NonBorn
10-06-2007, 13:24
Programming the Cell Processor
It may be tricky, but the performance gains are worth the effort
Thanks to nine processors on a single silicon die, the Cell Broadband Engine—a processor jointly designed by IBM, Sony, and Toshiba and used in the PlayStation 3—promises lots of power. The good news is that the Cell is really fast: It provides enough computational power to replace a small high-performance cluster. The bad news is that it's difficult to program: Software that exploits the Cell's potential requires a development effort significantly greater than traditional platforms. If you expect to port your application efficiently to the Cell via recompilation or threads, think again.

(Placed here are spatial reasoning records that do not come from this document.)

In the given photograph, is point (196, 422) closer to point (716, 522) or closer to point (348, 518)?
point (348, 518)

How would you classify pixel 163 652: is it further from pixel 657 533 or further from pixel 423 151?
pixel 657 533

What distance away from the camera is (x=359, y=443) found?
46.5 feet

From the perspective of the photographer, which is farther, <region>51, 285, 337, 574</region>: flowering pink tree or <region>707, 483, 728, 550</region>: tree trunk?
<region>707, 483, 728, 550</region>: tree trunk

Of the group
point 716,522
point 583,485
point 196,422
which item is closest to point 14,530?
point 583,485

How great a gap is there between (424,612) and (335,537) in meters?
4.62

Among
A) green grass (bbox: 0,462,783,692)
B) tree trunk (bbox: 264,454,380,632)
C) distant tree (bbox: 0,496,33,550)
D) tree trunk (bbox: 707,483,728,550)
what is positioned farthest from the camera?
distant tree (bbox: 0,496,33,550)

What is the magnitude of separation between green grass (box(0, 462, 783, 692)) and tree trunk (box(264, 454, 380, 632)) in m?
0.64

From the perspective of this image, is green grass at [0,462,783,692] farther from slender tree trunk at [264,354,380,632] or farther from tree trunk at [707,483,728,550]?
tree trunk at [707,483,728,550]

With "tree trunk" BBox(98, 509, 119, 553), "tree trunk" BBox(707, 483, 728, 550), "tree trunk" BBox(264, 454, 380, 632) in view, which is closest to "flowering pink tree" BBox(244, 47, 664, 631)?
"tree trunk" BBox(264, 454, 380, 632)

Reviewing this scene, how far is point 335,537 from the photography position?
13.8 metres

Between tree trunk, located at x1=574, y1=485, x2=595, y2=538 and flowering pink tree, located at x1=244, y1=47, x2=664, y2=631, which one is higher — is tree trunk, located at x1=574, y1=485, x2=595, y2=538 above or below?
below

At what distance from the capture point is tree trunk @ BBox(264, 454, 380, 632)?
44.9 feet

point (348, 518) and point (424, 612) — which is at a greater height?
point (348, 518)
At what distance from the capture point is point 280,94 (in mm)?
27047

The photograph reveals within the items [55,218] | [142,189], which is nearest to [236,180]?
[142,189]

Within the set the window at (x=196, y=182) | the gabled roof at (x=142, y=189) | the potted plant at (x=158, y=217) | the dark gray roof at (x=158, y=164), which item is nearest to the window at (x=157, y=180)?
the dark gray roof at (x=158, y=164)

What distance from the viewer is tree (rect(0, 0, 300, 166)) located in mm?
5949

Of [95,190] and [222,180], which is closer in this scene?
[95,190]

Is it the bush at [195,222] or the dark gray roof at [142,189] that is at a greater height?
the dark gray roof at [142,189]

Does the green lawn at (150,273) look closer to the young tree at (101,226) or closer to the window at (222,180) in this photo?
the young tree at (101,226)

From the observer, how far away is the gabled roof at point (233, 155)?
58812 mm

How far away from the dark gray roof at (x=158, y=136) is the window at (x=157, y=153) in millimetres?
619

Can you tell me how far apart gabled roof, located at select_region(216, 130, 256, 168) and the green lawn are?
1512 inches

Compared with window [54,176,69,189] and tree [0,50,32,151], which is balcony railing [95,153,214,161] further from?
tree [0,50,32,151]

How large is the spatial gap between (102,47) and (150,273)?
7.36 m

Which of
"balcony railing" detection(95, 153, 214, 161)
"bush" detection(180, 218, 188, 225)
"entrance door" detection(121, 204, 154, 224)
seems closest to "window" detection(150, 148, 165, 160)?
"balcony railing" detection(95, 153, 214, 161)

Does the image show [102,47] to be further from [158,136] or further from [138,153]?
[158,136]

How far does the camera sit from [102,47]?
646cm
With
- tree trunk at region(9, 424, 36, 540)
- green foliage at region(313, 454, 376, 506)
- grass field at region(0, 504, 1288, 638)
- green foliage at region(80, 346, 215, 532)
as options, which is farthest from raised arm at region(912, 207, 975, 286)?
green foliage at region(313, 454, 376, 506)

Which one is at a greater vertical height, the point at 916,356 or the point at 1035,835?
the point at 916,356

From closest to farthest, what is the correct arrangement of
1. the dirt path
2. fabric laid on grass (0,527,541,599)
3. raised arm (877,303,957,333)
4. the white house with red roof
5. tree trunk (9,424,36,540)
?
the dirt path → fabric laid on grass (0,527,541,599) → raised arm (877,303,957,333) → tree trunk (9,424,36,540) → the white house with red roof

In this article, we present strategies we've used to make a Breadth-First Search on graphs as fast as possible on the Cell, reaching a performance that's 22 times higher than Intel's Woodcrest, comparable to a 256-processor BlueGene/L supercomputer—and all this with just with a single Cell processor! Some techniques (loop unrolling, function inlining, SIMDization) are familiar; others (bulk synchronous parallelization, DMA traffic scheduling, overlapping of computation and transfers) are less so.
Computing Is Changing
In the last 10 years, processors are faster mainly due to increasing clock frequencies or more complex architectures. The trend can't continue because fabrication technologies are reaching physical limits. Transistors are getting so small that a gate is only a few atoms thick. Additionally, smaller circuits means higher heat production: It's more and more difficult to remove heat fast enough to avoid circuit burndown.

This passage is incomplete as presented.